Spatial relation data
● ● ● ● ●

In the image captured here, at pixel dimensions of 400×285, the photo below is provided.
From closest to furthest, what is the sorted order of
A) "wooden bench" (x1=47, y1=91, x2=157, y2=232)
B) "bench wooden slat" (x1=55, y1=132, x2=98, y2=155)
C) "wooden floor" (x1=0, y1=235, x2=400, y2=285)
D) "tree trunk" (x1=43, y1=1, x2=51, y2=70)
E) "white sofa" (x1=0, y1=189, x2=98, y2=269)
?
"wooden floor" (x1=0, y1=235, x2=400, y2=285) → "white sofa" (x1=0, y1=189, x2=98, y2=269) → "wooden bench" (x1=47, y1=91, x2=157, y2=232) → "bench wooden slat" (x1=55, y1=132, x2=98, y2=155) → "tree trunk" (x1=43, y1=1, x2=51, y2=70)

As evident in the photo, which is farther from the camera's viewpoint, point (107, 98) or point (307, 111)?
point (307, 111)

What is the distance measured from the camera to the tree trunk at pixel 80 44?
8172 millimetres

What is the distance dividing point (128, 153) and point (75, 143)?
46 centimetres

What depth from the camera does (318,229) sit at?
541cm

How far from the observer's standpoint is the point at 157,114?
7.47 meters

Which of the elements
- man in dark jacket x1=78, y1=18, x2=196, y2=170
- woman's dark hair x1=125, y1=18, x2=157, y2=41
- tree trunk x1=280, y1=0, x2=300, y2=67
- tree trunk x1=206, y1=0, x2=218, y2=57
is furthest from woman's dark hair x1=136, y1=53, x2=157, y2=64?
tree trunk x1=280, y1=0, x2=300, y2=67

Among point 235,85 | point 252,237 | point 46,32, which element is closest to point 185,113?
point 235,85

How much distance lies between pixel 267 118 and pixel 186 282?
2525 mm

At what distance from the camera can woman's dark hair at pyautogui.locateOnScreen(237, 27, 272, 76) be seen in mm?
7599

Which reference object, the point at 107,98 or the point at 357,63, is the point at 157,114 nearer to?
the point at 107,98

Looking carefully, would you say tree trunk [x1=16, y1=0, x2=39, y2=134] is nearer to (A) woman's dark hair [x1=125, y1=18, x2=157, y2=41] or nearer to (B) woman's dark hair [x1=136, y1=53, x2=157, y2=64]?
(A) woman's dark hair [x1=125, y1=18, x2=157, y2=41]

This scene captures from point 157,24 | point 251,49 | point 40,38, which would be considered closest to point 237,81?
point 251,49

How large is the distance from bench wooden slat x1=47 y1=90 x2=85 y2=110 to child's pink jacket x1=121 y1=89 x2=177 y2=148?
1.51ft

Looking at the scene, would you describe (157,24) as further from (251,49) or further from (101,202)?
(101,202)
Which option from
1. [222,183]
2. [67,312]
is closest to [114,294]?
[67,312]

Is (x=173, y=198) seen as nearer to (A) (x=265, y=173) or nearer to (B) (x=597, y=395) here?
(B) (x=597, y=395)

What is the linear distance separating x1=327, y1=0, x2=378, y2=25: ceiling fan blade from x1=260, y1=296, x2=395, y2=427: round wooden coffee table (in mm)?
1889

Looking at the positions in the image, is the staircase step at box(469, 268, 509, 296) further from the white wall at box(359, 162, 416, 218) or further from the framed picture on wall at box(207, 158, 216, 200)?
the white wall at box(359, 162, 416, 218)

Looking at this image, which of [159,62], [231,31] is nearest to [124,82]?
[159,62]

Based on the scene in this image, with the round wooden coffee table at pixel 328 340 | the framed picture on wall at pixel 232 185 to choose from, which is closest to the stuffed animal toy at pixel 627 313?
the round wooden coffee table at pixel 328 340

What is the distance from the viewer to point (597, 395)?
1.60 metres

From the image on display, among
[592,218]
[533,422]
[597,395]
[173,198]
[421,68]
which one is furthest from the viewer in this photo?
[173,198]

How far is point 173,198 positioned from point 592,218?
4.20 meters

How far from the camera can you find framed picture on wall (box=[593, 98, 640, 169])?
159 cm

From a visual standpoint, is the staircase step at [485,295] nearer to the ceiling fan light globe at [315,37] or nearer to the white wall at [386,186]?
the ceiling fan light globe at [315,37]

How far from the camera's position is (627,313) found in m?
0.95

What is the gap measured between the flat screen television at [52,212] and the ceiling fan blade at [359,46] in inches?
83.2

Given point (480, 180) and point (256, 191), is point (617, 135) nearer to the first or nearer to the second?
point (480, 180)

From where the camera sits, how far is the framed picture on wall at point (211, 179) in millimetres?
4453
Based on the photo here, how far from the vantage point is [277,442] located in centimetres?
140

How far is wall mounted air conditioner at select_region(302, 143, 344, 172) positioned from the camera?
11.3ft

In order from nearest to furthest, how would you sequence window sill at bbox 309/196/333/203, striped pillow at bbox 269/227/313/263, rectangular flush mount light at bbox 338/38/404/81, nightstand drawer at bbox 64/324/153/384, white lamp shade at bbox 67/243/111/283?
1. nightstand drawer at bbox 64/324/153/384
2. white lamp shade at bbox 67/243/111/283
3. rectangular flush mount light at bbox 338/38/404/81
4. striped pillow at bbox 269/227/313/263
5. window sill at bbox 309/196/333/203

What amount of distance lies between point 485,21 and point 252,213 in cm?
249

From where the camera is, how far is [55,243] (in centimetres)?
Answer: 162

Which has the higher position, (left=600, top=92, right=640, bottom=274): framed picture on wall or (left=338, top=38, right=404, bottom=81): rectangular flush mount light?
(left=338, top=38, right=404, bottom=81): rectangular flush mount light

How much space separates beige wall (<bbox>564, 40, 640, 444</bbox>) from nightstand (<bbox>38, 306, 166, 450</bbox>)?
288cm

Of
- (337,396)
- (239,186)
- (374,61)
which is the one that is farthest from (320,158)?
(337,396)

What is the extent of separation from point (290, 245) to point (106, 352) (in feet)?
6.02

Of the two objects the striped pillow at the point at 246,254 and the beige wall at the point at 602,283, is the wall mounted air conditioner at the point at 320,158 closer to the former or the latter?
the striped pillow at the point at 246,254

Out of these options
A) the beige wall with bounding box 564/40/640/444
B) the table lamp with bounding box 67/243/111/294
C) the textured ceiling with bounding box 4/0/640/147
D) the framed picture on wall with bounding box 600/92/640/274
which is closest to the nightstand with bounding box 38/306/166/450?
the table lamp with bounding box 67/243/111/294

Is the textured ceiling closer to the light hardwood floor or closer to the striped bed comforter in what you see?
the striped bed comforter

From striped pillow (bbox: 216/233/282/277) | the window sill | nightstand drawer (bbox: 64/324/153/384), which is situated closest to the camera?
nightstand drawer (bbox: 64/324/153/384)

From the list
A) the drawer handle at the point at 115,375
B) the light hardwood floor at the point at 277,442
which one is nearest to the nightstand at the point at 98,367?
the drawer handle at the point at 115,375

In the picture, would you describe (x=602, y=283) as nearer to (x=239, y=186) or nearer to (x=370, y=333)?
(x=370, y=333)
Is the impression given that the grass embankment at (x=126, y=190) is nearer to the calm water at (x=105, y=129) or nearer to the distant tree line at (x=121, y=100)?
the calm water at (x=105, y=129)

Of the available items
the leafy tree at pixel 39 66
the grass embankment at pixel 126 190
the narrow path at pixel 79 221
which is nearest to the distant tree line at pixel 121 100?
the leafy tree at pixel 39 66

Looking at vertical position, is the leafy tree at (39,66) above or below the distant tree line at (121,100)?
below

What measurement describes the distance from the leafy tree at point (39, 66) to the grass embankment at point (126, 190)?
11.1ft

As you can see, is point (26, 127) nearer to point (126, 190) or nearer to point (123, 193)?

● ● ● ● ●

▸ **Goal**
Take the lines from the one containing "From striped pillow" to the last line of the material above and write them out exactly.

▸ **Response**
From striped pillow (bbox: 216/233/282/277) | the window sill | nightstand drawer (bbox: 64/324/153/384), which is situated closest to the camera?
nightstand drawer (bbox: 64/324/153/384)

From the list
A) the drawer handle at the point at 115,375
B) the light hardwood floor at the point at 277,442
which one is nearest to the nightstand at the point at 98,367?
the drawer handle at the point at 115,375

In the picture, would you describe (x=602, y=283) as nearer to (x=239, y=186) or nearer to (x=370, y=333)?
(x=370, y=333)
Is the impression given that the grass embankment at (x=126, y=190) is nearer to the calm water at (x=105, y=129) or nearer to the distant tree line at (x=121, y=100)?
the calm water at (x=105, y=129)

Of the available items
the leafy tree at pixel 39 66
the grass embankment at pixel 126 190
the narrow path at pixel 79 221
which is nearest to the distant tree line at pixel 121 100?
the leafy tree at pixel 39 66

Looking at vertical position, is the leafy tree at (39,66) above or below the distant tree line at (121,100)?
below

What measurement describes the distance from the leafy tree at point (39, 66) to the grass embankment at point (126, 190)?
11.1ft

As you can see, is point (26, 127) nearer to point (126, 190) or nearer to point (123, 193)?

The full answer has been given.